EXERCISE AIM → Repeat the entries below exactly and in full.

___ PROVIDED ENTRIES

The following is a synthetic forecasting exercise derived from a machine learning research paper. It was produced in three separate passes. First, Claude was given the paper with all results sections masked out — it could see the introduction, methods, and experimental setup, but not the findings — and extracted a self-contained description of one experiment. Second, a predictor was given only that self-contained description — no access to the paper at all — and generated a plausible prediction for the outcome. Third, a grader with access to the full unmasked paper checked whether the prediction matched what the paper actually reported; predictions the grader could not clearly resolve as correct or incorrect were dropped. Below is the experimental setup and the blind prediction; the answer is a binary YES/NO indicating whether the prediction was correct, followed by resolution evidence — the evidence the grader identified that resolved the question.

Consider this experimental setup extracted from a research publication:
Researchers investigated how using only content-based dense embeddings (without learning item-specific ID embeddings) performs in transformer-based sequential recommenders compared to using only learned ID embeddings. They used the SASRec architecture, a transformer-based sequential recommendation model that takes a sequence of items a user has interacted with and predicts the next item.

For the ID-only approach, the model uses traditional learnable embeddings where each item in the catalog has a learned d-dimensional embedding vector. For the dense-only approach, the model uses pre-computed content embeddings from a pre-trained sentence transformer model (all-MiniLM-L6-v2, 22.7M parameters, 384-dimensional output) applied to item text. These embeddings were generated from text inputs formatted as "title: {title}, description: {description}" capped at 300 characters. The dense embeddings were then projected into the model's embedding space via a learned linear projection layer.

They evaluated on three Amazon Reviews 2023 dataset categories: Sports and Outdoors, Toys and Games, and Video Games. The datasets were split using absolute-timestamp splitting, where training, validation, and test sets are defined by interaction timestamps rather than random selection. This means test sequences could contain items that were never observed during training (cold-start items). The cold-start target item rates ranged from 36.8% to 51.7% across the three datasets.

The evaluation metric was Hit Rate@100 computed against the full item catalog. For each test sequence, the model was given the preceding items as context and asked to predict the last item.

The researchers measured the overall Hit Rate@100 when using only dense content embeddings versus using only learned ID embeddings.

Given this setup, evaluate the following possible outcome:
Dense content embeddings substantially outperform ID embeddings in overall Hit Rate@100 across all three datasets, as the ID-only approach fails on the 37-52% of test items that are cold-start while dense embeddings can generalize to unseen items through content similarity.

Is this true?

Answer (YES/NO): NO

______

TASK ANSWER →
The following is a synthetic forecasting exercise derived from a machine learning research paper. It was produced in three separate passes. First, Claude was given the paper with all results sections masked out — it could see the introduction, methods, and experimental setup, but not the findings — and extracted a self-contained description of one experiment. Second, a predictor was given only that self-contained description — no access to the paper at all — and generated a plausible prediction for the outcome. Third, a grader with access to the full unmasked paper checked whether the prediction matched what the paper actually reported; predictions the grader could not clearly resolve as correct or incorrect were dropped. Below is the experimental setup and the blind prediction; the answer is a binary YES/NO indicating whether the prediction was correct, followed by resolution evidence — the evidence the grader identified that resolved the question.

Consider this experimental setup extracted from a research publication:
Researchers investigated how using only content-based dense embeddings (without learning item-specific ID embeddings) performs in transformer-based sequential recommenders compared to using only learned ID embeddings. They used the SASRec architecture, a transformer-based sequential recommendation model that takes a sequence of items a user has interacted with and predicts the next item.

For the ID-only approach, the model uses traditional learnable embeddings where each item in the catalog has a learned d-dimensional embedding vector. For the dense-only approach, the model uses pre-computed content embeddings from a pre-trained sentence transformer model (all-MiniLM-L6-v2, 22.7M parameters, 384-dimensional output) applied to item text. These embeddings were generated from text inputs formatted as "title: {title}, description: {description}" capped at 300 characters. The dense embeddings were then projected into the model's embedding space via a learned linear projection layer.

They evaluated on three Amazon Reviews 2023 dataset categories: Sports and Outdoors, Toys and Games, and Video Games. The datasets were split using absolute-timestamp splitting, where training, validation, and test sets are defined by interaction timestamps rather than random selection. This means test sequences could contain items that were never observed during training (cold-start items). The cold-start target item rates ranged from 36.8% to 51.7% across the three datasets.

The evaluation metric was Hit Rate@100 computed against the full item catalog. For each test sequence, the model was given the preceding items as context and asked to predict the last item.

The researchers measured the overall Hit Rate@100 when using only dense content embeddings versus using only learned ID embeddings.

Given this setup, evaluate the following possible outcome:
Dense content embeddings substantially outperform ID embeddings in overall Hit Rate@100 across all three datasets, as the ID-only approach fails on the 37-52% of test items that are cold-start while dense embeddings can generalize to unseen items through content similarity.

Is this true?

Answer (YES/NO): NO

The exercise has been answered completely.